I see that this Aaron Clarey person, apparently a men's rights advocate, has called for a boycott of Mad Max: Fury Road on the basis of its supposed feminist message or some such thing.
First, let me say that I would never call for a boycott of a film, song, book, etc., on the basis of what I take to be its message. At most, I might write about it in a way meant to make the message clear and to criticise it. There might be some circumstances in which I'd not see the film, listen to the song, read the book, etc., myself, if, for example, I had some serious objection to the director/singer/author/etc., but I would certainly not try to organise a boycott of some cultural product for its message. That is, in effect, trying to punish and deter speech that I disagree with - it shows an authoritarian, anti-liberal impulse. (Much better, I think, to be positive about good art than get into the game of punishment and deterrence.)

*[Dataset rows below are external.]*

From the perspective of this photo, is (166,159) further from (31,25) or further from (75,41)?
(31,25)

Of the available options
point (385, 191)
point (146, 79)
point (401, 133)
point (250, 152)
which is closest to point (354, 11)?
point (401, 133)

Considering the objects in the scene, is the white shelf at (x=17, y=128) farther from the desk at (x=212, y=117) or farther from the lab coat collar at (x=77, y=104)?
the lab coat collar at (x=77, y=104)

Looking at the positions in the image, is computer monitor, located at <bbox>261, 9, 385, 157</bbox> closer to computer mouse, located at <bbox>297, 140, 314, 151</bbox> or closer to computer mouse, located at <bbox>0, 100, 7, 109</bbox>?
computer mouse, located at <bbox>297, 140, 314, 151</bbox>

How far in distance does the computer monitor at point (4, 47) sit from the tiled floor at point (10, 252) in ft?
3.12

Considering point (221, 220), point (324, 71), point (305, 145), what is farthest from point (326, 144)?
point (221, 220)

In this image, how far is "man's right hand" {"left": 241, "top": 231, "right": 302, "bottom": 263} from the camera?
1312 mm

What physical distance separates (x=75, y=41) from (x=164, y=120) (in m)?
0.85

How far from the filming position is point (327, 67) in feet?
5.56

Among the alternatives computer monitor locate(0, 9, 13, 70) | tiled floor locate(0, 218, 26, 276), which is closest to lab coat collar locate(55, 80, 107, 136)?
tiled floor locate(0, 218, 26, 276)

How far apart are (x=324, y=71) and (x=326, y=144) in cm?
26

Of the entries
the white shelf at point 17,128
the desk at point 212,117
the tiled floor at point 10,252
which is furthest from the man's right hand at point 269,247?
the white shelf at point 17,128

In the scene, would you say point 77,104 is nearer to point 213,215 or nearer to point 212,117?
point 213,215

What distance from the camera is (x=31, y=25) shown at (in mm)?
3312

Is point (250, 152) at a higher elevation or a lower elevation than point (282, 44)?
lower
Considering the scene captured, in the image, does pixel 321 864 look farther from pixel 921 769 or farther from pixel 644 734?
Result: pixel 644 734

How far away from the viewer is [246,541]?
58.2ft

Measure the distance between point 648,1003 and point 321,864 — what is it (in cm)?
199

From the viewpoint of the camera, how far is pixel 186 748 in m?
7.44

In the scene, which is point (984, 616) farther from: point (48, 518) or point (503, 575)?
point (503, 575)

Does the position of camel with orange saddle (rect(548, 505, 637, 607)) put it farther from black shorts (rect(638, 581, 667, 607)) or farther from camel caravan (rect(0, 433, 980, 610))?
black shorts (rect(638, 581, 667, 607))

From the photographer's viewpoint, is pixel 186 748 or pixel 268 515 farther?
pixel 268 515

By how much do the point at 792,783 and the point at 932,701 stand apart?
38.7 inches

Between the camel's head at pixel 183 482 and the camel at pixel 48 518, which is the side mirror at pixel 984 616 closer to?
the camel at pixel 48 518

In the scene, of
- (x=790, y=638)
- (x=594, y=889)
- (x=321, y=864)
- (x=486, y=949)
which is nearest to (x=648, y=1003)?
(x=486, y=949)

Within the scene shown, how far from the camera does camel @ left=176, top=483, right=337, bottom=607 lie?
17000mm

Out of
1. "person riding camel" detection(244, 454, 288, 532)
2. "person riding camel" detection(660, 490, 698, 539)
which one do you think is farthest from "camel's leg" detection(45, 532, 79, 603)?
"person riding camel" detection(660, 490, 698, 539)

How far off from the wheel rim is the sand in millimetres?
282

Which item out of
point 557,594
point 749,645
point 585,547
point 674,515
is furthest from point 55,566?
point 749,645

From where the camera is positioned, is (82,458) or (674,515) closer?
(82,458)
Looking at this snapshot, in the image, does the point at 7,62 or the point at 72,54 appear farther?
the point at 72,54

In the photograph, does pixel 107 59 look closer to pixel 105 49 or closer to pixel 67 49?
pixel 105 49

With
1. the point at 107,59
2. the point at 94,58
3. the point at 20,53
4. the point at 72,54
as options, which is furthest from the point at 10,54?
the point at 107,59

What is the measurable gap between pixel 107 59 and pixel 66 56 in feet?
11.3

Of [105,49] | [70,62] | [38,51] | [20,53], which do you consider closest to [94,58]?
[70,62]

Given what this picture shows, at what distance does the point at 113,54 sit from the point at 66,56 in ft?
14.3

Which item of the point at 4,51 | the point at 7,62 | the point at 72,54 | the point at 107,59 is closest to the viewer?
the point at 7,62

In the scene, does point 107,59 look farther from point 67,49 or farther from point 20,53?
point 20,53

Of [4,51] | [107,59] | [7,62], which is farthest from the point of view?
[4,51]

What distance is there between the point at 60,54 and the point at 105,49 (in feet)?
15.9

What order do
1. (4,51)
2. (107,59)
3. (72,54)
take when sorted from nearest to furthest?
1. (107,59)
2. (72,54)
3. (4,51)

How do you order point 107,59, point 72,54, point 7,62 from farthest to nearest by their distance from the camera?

Second, Clarey would probably hate my own fiction - including the novels I wrote for the Terminator franchise some years ago now. Those novels and my other work are notable for their highly capable, kickass female characters, and that was a conscious strategy on my part. I enjoyed creating characters such as Jade Tagatoshi in the Terminator books, Idol Le Saint in "Lucent Carbon" and "Idol", my version of Queen Zenobia in "The Sword of God", and so on. If the powers that be ever made a movie based on my Terminator books (which they are legally entitled to do), Clarey would want to boycott that as well, I suppose.
But third, I hesitate to write this post because so many other people are blowing this incident out of all proportion, as if the silly - and yes, rather authoritarian - proposal of one stray MRA with a platform amounts to some sort of crisis. I'm sure that far more people have read denunciations of Clarey - together with suggestions that his piece represents a cultural crisis - than would ever had read his article in the normal course of events. Furthermore, this publicity is probably helping the box office of Mad Max: Fury Road. Let's keep a sense of proportion.
Edit: Someone on Twitter informed me that "Return of Kings" claims not to be an MRA site. Well, I don't know all the technical terminology of the (Zeus help us!) "manosphere" - however, you don't have to look very far to see that it is, at least, an explicitly anti-feminist site. Whether the site and the author are, speaking strictly, putting an "MRA" position, as opposed to some other bloody sort of (perhaps more extreme) anti-feminist position, was not my point or something I would want to insist on.